India’s Second Biggest City Has No Skyscraper
By Michael Hardy in Calcultta
Calcutta is a city of 17 million people — twice the size of New York — without a single skyscraper. Although the second biggest city in India, Calcutta is a perpetual also-ran in the country’s mad scramble for business, tourism, and prestige, long ago surpassed by IT powerhouses like Bangalore and Chennai, the political clout of New Delhi, and the glamour of Mumbai. Once the crown jewel of the British Raj and the epicenter of Indian culture, the metropolis looks like a shadow of its imperial past, an effect heightened during a recent visit by the mixture of mist and smog that had settled across the city, shrouding the buildings in a gray fog.
Unlike Delhi, which has a long history, Calcutta was a purely English invention, created virtually ex nihilo by the East India Company to serve as the capital of their metastasising empire. As the center of administration, all the plundered wealth of India flowed into Calcutta, paving its streets, erecting its neo-classical architecture, and producing a London-on-the-Ganges complete with an imitation Hyde Park and a towering, white-washed cathedral. No sooner had the paint dried on the cathedral, however, when the British, fearful of the nascent Bengali independence movement, shifted their capital (in both senses of the word) to New Delhi.
In consequence, Calcutta today looks like a ghost town surrounded and nearly swallowed by a vast urban landscape spreading out of sight in every direction. Hundreds if not thousands of colonial buildings have survived and are now used as apartment blocks or office buildings, although many are in such disrepair that you can hardly believe they’re inhabited at all. With crumbling masonry, yellowing walls, and plants frequently sprouting through the roofs, the buildings appear to have been abandoned to nature after the British retreat. In a bit of delicious irony, many of these colonial palaces are now rent-controlled flats occupied by working-class families who the British, in their time, would never have allowed past the front door.
Like a city-sized version of a memento mori, these dead relics of a lost empire are inhabited, re-used, and re-cycled by the thronging crowds who push their way through the city’s broad, tree-lined avenues.

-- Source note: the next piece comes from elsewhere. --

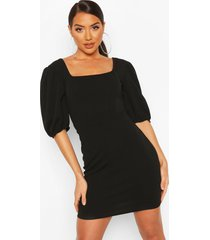corset top detail dress, black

In what used to be the grand entrance to a stately town house you might find a fruit seller or a motorcycle repair shop or a McDonalds. On the roads, taxis, auto-rickshaws, and human-drawn rickshaws jostle for space with the occasional Tata or Toyota.
Almost a third of all cars, and all of the taxis, are 1960s-era Ambassadors — those oversized, underachieving symbols of Indian automotive independence. Like Cuba, Calcutta has become a world leader in auto repair, keeping its ancient fleet of vehicles on the road long after a wealthier city would have sold them for scrap. Many of the taxis survive only as metal hulks, having lost every other human amenity and comfort.
Calcutta’s sidewalks are a world unto themselves. Unlike most Western cities, Calcutta has not criminalised poverty, so it’s impossible to pretend, as you can in New York or Paris, that the poor don’t exist. Indeed, you can hardly walk a block, even in the most fashionable areas of town, without passing the makeshift home of one or another destitute family, who, seemingly oblivious of passersby, continue to bathe, cook, argue, or work in full view of all humanity.
Children play hide and seek, men play cards around a small fire, women wash and hang clothes, and life proceeds, on a smaller scale and in more straightened circumstances, much as it does all over the world. Everything these families need is close at hand: food from nearby vendors, water from the free city taps, even haircuts from the local barber, who can be seen at every street corner, lathering up some man’s face for a shave.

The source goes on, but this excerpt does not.